Problem statement: Write out every record below exactly as it stands, leaving the pictures out.

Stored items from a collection

□ □ □ □ □

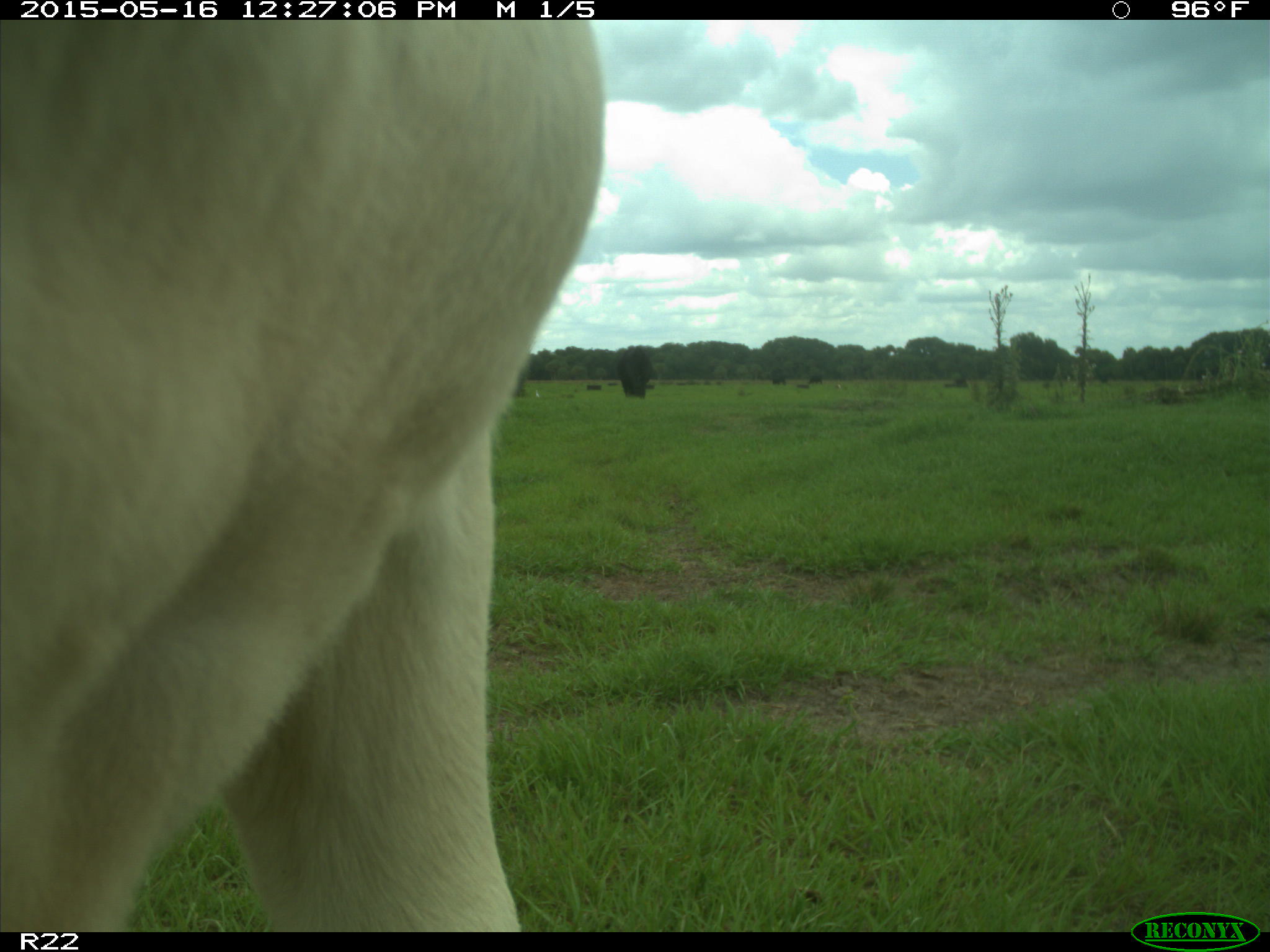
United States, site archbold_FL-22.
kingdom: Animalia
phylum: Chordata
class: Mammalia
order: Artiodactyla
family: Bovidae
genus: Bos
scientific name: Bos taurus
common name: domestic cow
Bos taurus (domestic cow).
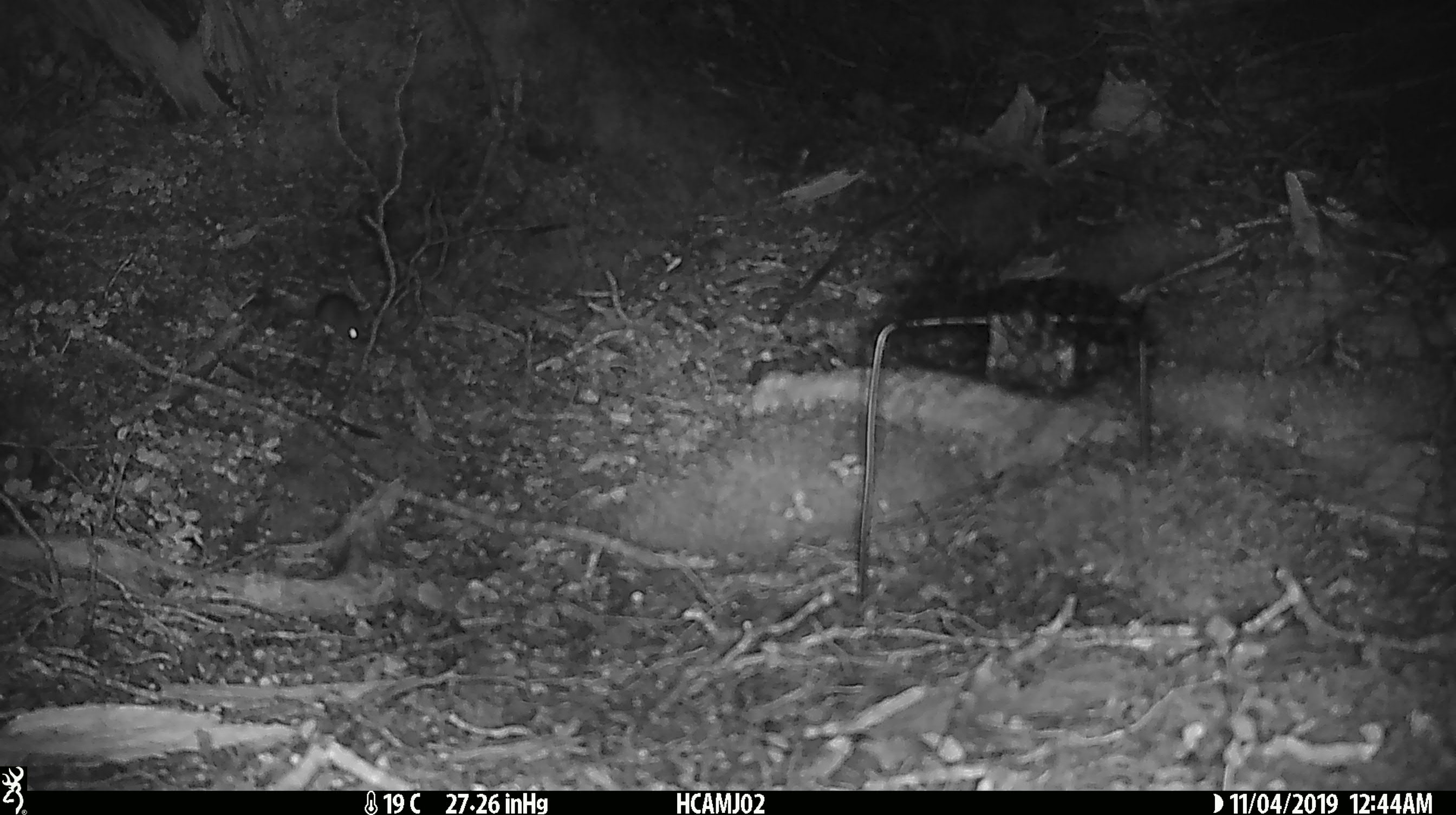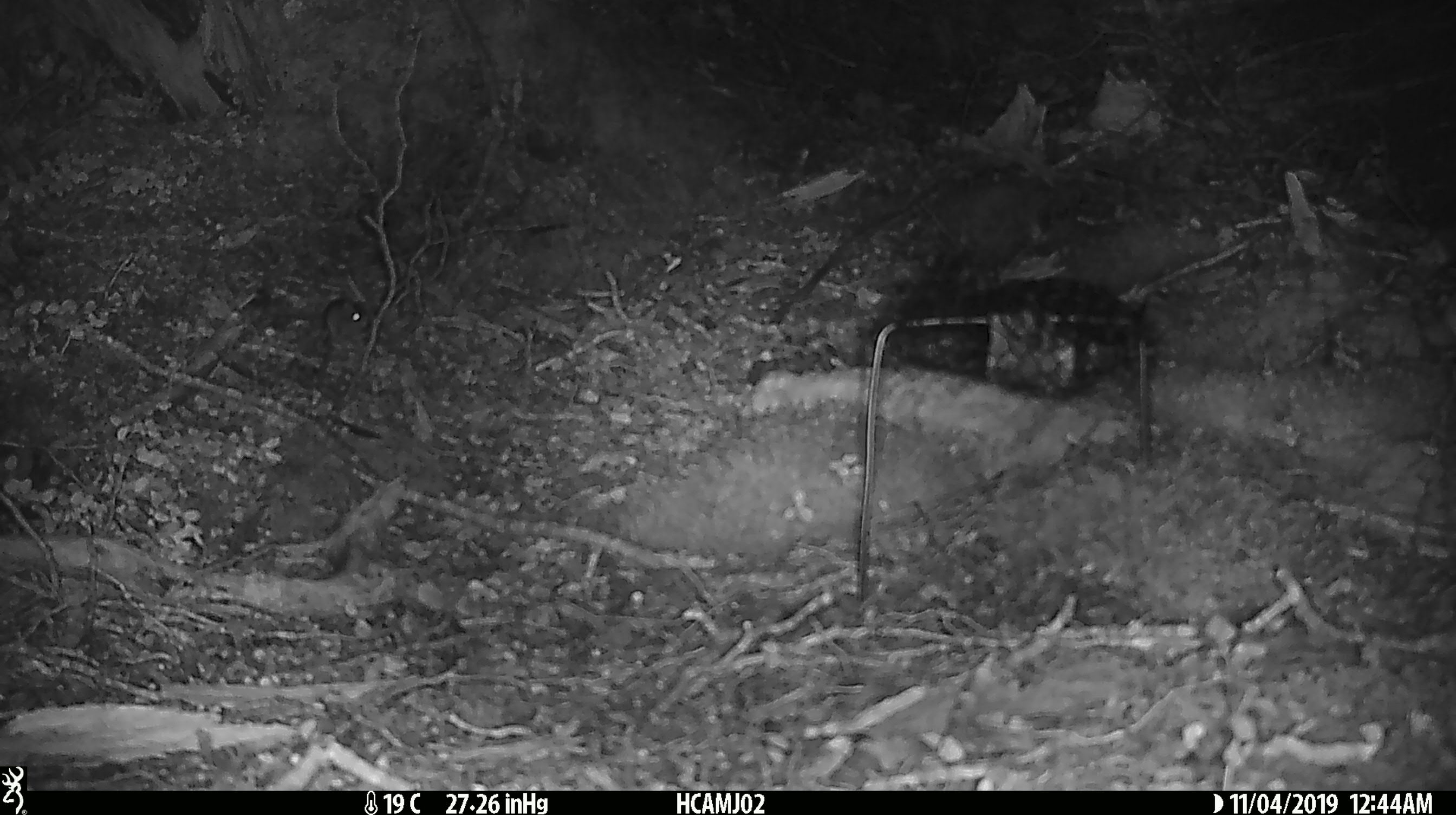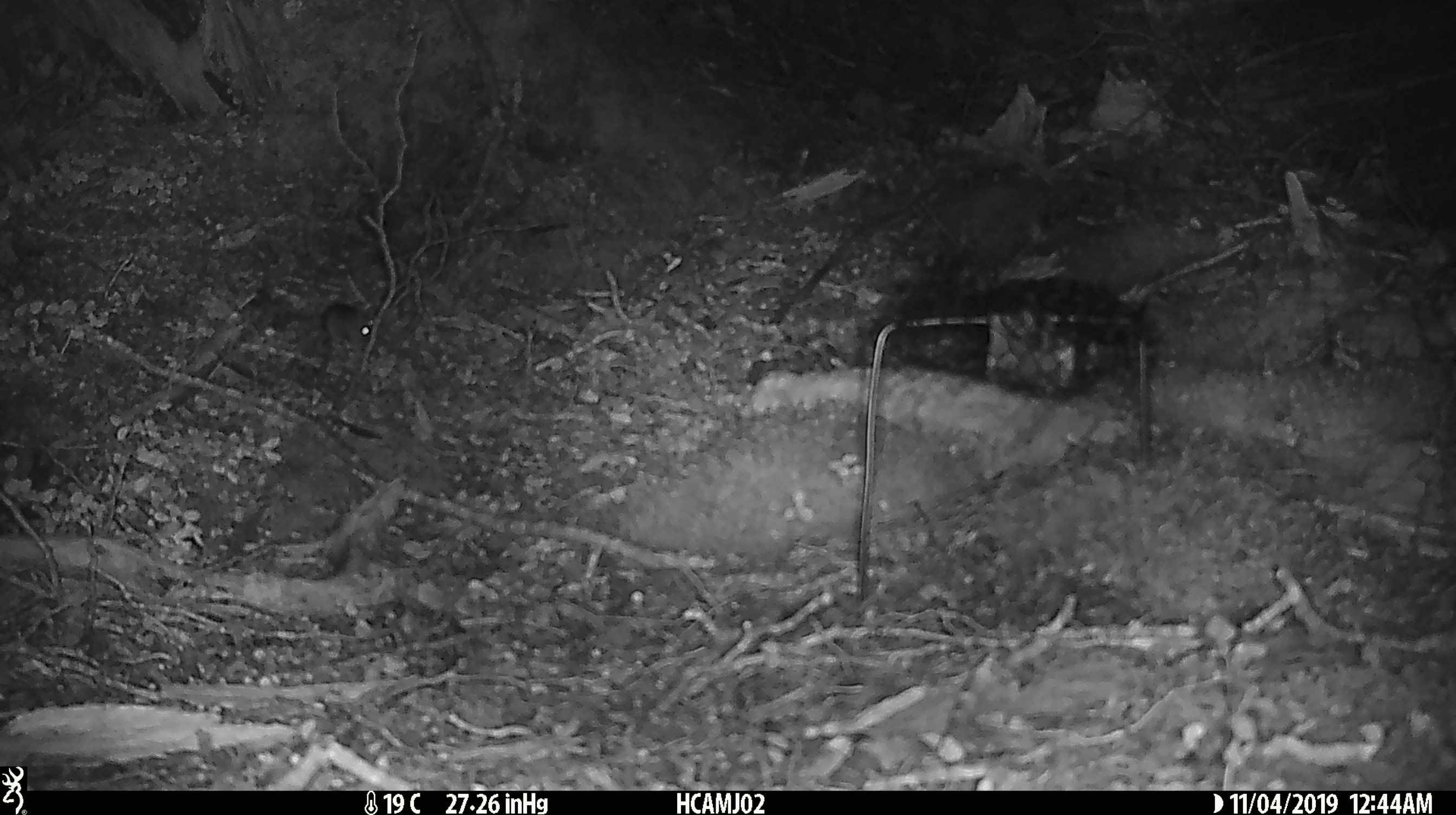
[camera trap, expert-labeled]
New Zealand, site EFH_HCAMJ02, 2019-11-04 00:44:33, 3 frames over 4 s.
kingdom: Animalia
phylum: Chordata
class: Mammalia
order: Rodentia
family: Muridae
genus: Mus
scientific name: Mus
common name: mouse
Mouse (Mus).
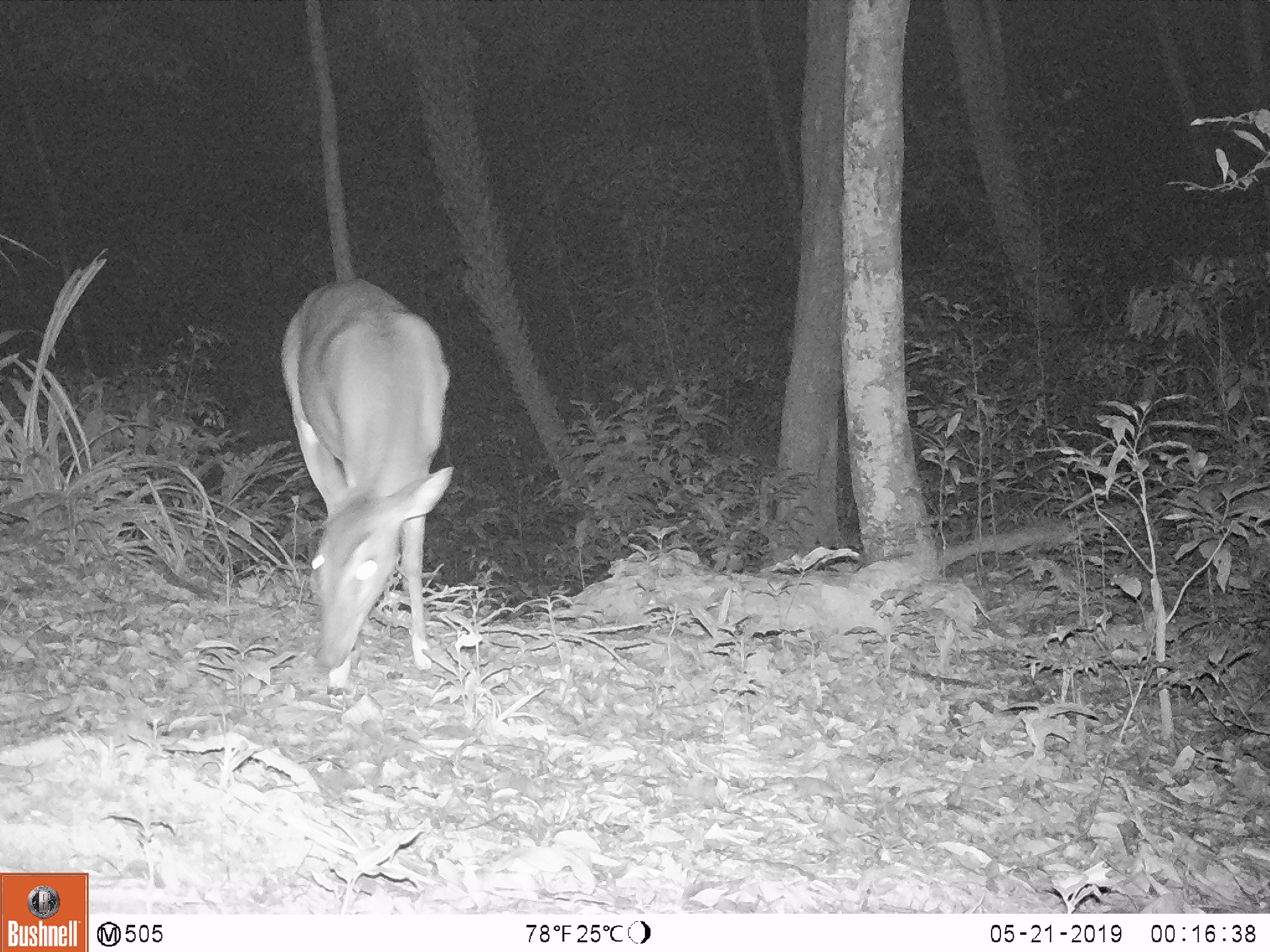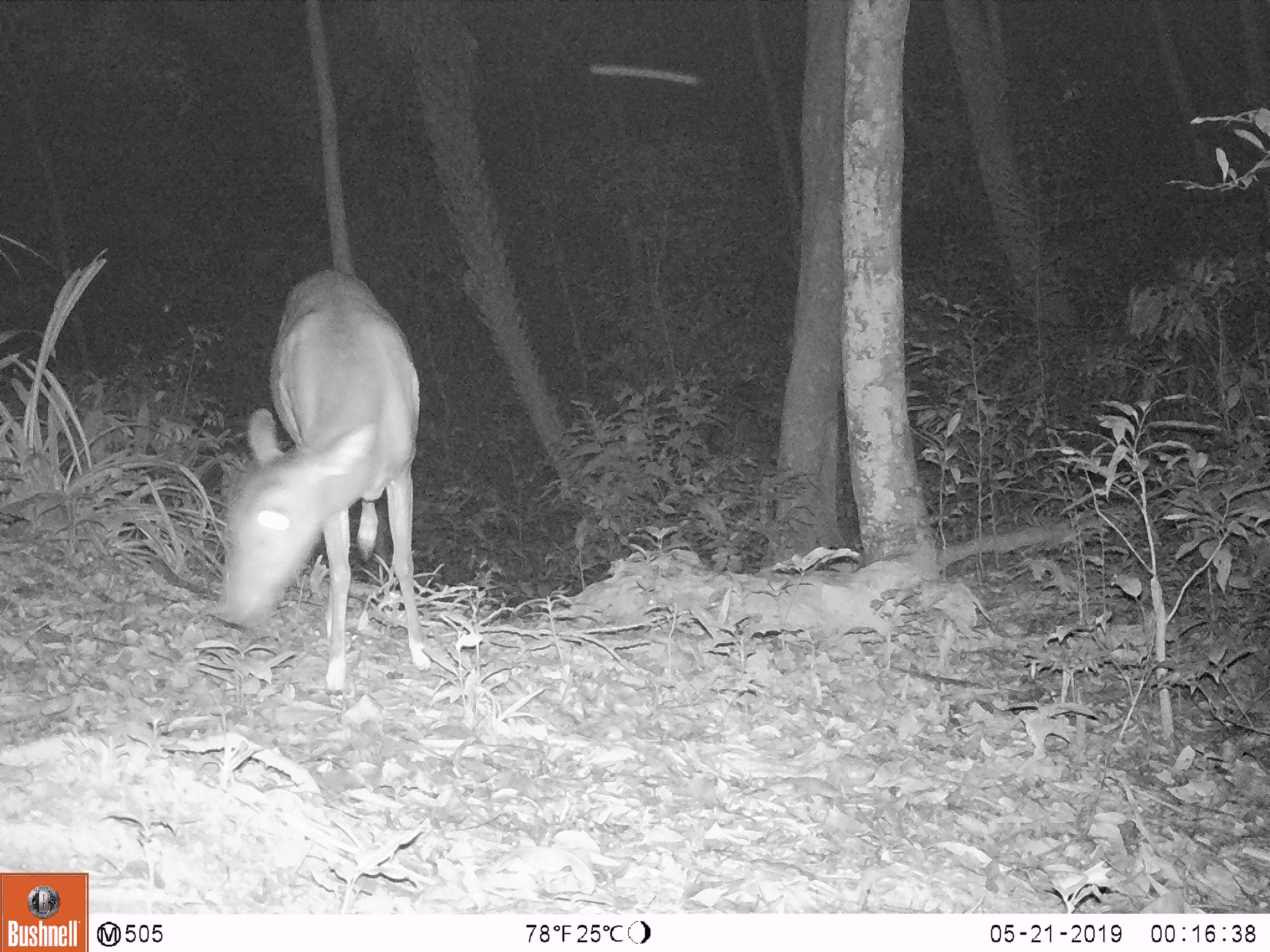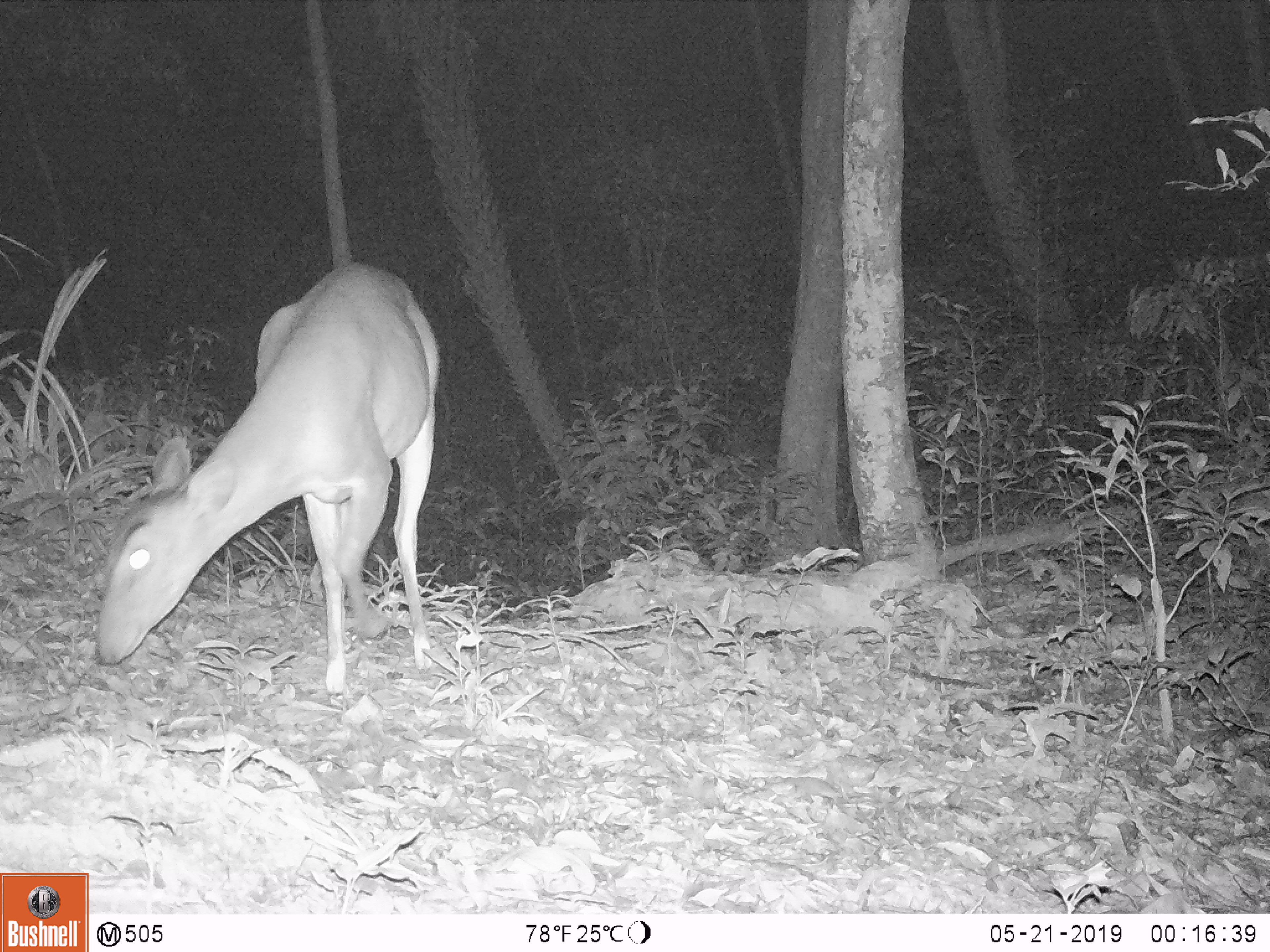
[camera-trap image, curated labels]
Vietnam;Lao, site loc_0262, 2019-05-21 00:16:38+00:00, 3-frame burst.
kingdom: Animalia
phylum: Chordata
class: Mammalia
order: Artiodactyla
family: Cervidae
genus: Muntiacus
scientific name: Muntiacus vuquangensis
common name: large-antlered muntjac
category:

□ □ □ □ □

Written solution:
United States, site archbold_FL-22.
kingdom: Animalia
phylum: Chordata
class: Mammalia
order: Artiodactyla
family: Bovidae
genus: Bos
scientific name: Bos taurus
common name: domestic cow
Bos taurus (domestic cow).
[camera trap, expert-labeled]
New Zealand, site EFH_HCAMJ02, 2019-11-04 00:44:33, 3 frames over 4 s.
kingdom: Animalia
phylum: Chordata
class: Mammalia
order: Rodentia
family: Muridae
genus: Mus
scientific name: Mus
common name: mouse
Mouse (Mus).
[camera-trap image, curated labels]
Vietnam;Lao, site loc_0262, 2019-05-21 00:16:38+00:00, 3-frame burst.
kingdom: Animalia
phylum: Chordata
class: Mammalia
order: Artiodactyla
family: Cervidae
genus: Muntiacus
scientific name: Muntiacus vuquangensis
common name: large-antlered muntjac
category:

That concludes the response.